The time has arrived for existing and future companies to start re-thinking and re-typing their product and services standards towards sustainable leadership as there is an “incredible opportunity to do well and accelerate social change by innovating to promote sustainable consumption. Aspirational consumers demand it.” [5]

[1] Bemporad R. in “Interview: Raphael Bemporad on how to make sustainability cool”, The Guardian [online]. [Accessed Feb 2015].

[2] “Coca-Cola, Microsoft, Samsung, Tata, Unilever and Nestlé Top List of World’s Most Responsible Companies – A new global study shows Aspirational consumers looking to engage with purposeful brands” (2014), GlobeScan [online]. [Accessed: Feb 2015]

[3] “Chris Coulter Introduces the Aspirationals” (2014), GlobeScan [online]. [Accessed: Feb 2015]

[4] Meet the Aspirationals, [Accessed: Feb 2015]

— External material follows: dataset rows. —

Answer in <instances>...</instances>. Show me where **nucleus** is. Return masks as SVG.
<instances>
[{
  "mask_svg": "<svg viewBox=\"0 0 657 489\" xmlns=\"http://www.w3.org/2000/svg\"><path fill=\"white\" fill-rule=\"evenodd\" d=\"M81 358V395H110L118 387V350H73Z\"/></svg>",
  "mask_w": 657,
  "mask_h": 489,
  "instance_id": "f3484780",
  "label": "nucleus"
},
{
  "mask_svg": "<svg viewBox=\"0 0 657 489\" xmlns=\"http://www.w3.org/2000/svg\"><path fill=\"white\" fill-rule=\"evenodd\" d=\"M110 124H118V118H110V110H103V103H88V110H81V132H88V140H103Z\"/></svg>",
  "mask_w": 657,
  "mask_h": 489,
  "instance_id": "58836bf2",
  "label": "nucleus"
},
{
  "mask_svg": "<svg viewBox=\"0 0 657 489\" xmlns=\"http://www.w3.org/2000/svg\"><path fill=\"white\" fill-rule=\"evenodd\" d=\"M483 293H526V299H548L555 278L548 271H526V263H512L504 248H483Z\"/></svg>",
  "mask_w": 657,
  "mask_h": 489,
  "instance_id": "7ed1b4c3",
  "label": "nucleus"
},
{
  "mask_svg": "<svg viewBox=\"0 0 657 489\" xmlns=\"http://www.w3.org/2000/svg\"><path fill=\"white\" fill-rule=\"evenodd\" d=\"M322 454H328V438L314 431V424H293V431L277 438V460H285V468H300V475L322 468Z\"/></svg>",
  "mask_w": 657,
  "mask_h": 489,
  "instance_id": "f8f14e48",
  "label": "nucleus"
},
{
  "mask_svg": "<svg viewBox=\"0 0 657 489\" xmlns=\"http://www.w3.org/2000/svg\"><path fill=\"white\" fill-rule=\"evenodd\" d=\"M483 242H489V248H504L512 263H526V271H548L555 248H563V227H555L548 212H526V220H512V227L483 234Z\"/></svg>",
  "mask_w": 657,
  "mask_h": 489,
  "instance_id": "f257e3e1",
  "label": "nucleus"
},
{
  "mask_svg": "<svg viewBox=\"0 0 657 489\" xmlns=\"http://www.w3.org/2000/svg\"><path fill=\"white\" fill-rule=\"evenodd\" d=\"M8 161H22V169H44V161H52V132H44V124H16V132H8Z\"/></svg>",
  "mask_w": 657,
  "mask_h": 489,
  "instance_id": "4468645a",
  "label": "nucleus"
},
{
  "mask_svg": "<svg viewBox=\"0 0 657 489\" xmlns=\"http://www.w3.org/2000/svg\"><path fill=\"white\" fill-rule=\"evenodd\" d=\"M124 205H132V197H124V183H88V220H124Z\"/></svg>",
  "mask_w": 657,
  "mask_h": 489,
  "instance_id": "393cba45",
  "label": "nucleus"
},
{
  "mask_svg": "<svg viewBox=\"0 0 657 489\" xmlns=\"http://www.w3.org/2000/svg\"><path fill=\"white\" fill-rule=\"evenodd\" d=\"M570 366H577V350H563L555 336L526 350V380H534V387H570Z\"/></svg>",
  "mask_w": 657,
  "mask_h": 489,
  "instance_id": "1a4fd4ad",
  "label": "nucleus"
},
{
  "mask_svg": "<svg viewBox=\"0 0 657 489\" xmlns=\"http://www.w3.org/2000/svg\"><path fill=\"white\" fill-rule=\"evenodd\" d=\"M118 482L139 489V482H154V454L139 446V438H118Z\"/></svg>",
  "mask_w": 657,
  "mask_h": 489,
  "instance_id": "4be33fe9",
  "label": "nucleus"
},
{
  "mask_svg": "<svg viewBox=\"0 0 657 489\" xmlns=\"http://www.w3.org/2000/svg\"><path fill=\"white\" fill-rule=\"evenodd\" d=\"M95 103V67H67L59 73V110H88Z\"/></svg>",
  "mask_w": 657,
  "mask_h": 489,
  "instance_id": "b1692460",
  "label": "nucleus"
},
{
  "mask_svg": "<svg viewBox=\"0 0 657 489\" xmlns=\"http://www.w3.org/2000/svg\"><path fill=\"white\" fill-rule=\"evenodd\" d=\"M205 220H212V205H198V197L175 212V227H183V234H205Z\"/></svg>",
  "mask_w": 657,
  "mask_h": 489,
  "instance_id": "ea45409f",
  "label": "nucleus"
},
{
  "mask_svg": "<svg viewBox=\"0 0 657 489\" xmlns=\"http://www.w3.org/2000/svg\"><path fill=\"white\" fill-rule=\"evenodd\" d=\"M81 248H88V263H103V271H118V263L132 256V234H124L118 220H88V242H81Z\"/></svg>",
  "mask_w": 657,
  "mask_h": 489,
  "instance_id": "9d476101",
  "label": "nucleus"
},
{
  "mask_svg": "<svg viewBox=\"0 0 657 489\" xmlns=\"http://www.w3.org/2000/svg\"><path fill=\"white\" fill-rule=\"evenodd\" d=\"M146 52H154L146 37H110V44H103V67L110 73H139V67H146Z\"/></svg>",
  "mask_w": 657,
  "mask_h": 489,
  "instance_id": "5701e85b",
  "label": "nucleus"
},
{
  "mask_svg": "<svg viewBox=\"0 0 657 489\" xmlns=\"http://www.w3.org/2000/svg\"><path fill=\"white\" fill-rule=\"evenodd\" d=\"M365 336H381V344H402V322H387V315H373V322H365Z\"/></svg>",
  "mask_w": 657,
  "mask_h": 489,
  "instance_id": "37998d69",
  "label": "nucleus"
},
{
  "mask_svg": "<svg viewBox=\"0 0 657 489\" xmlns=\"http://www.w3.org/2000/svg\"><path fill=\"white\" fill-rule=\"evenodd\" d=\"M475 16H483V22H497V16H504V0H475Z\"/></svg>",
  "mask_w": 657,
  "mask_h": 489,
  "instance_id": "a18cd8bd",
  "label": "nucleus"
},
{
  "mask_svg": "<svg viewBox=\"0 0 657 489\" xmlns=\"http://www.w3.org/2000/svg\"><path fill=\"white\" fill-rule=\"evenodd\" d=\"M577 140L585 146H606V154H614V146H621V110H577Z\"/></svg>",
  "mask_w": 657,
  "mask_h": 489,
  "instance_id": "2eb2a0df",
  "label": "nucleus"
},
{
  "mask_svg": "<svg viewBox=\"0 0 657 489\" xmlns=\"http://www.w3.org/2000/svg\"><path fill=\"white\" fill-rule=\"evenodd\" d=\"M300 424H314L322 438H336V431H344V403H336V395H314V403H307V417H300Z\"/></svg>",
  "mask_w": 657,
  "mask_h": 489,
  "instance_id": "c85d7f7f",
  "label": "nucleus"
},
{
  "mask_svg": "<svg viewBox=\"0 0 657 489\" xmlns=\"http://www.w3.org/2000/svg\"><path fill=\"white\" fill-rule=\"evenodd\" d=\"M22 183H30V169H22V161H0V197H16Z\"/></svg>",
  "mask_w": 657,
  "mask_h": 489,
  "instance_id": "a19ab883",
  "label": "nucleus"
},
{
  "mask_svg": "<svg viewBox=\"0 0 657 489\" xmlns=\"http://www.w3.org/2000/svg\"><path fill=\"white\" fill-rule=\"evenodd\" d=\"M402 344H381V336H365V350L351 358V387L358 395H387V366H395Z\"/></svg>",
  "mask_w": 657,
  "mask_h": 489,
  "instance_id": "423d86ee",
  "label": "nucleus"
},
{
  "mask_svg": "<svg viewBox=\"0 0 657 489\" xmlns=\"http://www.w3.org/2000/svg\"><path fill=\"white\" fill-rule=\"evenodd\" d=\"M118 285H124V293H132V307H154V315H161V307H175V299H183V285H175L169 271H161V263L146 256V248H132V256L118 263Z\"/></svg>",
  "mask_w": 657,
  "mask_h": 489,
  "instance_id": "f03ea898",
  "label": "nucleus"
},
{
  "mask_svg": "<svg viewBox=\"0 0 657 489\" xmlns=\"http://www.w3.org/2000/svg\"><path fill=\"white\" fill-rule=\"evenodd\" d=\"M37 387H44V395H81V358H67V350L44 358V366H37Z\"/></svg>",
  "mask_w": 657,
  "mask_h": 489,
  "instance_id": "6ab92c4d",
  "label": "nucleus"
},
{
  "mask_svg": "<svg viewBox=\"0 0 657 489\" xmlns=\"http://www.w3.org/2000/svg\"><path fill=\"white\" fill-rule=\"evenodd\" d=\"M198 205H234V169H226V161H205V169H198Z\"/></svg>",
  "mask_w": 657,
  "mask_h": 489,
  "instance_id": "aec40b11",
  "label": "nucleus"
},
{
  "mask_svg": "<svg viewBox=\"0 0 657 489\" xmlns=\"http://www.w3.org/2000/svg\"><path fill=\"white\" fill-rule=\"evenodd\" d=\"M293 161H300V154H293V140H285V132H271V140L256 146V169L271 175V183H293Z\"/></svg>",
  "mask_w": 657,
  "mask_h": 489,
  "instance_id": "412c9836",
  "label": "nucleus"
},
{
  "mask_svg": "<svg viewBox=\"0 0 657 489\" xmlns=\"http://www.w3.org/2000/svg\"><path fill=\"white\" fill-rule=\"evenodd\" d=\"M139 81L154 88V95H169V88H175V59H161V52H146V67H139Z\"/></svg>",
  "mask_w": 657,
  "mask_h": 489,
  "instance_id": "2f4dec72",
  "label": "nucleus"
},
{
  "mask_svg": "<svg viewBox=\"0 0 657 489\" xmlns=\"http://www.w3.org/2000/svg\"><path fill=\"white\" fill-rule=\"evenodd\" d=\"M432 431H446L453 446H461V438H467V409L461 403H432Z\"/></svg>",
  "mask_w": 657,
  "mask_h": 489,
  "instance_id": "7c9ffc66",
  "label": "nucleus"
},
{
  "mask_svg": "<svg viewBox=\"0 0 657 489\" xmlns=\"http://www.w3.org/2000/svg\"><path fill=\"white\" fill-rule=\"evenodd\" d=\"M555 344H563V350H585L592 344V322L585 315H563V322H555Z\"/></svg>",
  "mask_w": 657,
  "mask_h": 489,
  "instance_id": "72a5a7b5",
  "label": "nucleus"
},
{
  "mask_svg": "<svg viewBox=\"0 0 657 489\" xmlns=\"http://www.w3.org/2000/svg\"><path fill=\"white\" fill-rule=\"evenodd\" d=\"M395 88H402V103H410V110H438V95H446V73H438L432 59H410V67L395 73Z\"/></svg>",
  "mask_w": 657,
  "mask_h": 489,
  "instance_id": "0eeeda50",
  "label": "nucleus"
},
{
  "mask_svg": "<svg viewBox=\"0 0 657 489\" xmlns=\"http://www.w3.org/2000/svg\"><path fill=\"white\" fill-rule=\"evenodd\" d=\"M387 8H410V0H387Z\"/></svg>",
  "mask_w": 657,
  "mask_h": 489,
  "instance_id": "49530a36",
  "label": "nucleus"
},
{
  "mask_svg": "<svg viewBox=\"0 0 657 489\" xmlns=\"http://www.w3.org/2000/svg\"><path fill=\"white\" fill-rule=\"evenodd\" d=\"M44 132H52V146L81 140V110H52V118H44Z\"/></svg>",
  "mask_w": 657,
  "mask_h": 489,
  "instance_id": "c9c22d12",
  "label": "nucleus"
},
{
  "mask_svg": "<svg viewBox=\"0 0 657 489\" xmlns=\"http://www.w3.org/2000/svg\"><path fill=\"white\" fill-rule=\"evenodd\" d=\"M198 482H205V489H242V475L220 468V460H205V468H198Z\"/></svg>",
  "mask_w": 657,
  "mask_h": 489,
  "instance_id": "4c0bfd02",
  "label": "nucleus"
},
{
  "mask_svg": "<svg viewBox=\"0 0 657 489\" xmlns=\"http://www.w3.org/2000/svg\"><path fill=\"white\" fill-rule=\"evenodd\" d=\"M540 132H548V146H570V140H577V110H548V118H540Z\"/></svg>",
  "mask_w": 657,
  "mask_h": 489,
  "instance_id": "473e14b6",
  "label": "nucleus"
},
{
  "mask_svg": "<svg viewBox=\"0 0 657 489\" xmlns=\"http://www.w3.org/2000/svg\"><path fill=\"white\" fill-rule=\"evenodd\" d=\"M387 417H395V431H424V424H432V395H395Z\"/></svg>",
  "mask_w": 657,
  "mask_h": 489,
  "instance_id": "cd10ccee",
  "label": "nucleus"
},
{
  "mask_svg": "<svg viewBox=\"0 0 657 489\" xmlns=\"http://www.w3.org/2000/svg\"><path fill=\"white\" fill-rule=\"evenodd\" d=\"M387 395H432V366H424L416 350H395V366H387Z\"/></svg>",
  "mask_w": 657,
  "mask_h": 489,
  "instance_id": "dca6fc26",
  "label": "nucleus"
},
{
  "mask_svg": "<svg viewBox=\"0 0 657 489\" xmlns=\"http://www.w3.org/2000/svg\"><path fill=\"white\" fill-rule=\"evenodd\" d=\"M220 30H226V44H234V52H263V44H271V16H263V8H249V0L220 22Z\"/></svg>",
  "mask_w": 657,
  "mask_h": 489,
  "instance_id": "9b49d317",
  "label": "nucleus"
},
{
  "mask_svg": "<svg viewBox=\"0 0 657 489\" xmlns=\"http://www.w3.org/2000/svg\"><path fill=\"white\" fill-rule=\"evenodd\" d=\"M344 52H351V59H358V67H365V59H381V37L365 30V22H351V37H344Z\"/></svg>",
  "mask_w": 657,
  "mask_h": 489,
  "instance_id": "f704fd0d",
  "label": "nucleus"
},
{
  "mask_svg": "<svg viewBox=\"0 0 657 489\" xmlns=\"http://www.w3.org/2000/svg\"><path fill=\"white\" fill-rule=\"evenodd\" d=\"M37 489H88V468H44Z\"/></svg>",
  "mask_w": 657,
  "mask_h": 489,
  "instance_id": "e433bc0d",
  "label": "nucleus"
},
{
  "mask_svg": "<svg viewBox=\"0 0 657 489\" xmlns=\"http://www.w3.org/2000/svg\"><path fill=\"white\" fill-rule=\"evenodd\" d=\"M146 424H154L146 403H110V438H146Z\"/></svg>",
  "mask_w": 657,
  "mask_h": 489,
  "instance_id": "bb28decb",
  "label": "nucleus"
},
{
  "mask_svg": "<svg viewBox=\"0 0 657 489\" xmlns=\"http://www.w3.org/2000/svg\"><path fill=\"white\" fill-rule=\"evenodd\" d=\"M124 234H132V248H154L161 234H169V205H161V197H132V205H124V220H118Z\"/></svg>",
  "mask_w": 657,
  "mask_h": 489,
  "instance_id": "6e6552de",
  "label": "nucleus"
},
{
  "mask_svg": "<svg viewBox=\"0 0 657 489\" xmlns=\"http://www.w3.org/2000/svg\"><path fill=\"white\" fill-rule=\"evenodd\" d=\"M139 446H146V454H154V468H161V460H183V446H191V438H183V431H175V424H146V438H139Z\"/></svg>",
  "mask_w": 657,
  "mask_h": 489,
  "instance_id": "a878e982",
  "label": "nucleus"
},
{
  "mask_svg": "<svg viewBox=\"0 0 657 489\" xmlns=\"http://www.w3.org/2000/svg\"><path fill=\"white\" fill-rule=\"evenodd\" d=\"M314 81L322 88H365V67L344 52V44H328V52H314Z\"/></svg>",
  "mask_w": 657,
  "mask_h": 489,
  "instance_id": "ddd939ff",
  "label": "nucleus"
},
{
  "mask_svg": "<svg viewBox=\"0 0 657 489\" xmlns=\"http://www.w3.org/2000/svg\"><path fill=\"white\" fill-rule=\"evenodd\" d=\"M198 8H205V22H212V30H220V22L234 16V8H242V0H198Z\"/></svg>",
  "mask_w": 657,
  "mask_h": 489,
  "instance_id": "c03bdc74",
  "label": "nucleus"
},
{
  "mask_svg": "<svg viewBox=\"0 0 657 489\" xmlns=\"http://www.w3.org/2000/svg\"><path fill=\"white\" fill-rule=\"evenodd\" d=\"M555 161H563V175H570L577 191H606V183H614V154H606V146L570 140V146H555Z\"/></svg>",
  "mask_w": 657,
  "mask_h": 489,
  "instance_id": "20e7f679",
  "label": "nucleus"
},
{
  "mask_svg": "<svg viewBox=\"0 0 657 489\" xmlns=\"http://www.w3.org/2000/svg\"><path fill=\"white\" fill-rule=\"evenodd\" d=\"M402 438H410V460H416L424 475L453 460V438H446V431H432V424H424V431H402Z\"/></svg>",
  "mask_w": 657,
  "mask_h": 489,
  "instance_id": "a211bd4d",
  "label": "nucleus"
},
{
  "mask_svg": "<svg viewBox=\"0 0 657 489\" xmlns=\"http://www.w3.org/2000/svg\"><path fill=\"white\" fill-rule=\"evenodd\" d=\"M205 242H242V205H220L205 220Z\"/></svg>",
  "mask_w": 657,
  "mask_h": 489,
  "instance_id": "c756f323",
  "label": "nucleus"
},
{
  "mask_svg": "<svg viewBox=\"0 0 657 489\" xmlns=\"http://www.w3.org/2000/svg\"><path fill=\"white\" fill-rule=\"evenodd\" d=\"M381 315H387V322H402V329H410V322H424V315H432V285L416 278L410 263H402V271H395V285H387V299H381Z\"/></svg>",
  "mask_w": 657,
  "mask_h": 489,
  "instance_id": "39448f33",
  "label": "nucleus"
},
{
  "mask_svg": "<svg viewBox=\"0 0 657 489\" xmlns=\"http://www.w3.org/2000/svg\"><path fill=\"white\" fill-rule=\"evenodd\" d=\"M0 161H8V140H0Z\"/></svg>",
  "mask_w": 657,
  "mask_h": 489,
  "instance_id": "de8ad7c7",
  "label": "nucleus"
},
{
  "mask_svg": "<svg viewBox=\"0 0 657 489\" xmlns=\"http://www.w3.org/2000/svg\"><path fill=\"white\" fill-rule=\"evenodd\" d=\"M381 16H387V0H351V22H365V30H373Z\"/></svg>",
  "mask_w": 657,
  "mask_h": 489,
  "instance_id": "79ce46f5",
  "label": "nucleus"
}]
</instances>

[5] SHFT – The culture’s of today’s environment (2015), [Accessed: Feb 2015]

[6] Adrian Grenier and Peter Glatzer (co-founders SHFT) in Meet the Aspirationals, [Accessed: Feb 2015].

Chynoweth C. (2014), “”. The Guardian [online]. Available from: [Accessed Feb 2015].

Kho Jo Confino J., Post R. (2014), “Sustainable Brands in San Diego – as it happened”. The Guardian [online]. Available from: [Accessed Feb 2015].